**Given passage**
There are so many updates to give and so little time in which to think about them.
The first day of fall break, I went to school in the morning to get some things organized and under control because my pregnant co-teacher said she had about a 25% chance of returning to school after break because of the baby. My door was locked. I emailed the operations manager and she unlocked my door that evening, but I drove an hour and a half round trip for nothing and I was really frustrated by the whole thing.
The second day of fall break, I went into my room again and I started to re-organize everything that has driven me crazy from day 1. I felt really good about all my systems until I found the file that my co-teacher had been keeping with all of her itemized complaints about me from August. Evidently, she disliked me to the extent that she was keeping documentation to get me fired. I ended up telling my MTLD and my school-appointed mentor about it because I felt like I had this awful dirty secret, but I don’t plan on telling my co-teacher that I saw it. Our relationship took a decided turn for the better after I decided to stop being terrified of her and just teach the damn class.
After a decidedly unrestful fall break that involved family emergencies and a funeral, I got back to school and three days later my co-teacher went into pre-term labor so now she’s on bedrest. I’m officially in charge of my classroom until my co-teacher’s maternity leave is over in probably early February, and I’m going to be teaching with a short-term sub and then a long-term sub when they can get one arranged.
I was terrified to go in on my own because my kids have, in the past, been incredibly unresponsive to me as a sole authority. Surprisingly, things have gone really smoothly. The first day my co-teacher was gone, I had two parent volunteers in all day, which was amazing. It was especially helpful because the sub I was given was absolutely useless, and one of the volunteers actually started teaching math meeting when it was clear the sub wasn’t going to (I was teaching a small-group math lesson at the time). It was bad, guys. At one point a kid threw up on the carpet, and instead of being sent to sit at the empty tables at the back of the room, the kids all clustered around the mess and they started yelling to me across the room that someone was sick.

**Recorded data**
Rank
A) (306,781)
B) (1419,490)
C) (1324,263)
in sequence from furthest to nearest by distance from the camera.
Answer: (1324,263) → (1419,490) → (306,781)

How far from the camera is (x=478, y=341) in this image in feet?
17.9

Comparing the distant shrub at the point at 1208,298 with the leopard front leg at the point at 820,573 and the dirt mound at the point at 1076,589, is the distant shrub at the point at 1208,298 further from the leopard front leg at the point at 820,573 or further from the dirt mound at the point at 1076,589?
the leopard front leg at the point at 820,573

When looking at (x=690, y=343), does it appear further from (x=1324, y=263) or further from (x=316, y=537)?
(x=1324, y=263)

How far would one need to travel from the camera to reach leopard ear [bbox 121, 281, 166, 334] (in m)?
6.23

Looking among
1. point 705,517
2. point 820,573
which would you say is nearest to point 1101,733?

**Work order 1**
Answer these questions using the given passage:
(a) What did the writer find on arriving at school on the first day of fall break?
(b) What was in the file the writer discovered on the second day of fall break?
(c) Until approximately when will the writer be in charge of the classroom?
**Work order 2**
According to the given passage, why were the two parent volunteers especially helpful on the co-teacher's first day away? Answer in one to three sentences.

**Expected answer 1**
(a) The classroom door was locked.
(b) The co-teacher's itemized complaints about the writer from August.
(c) Until the co-teacher's maternity leave ends, probably in early February.

**Expected answer 2**
They were especially helpful because the substitute was useless. One volunteer began teaching math meeting when it became clear the substitute would not, while the writer was teaching a small-group math lesson.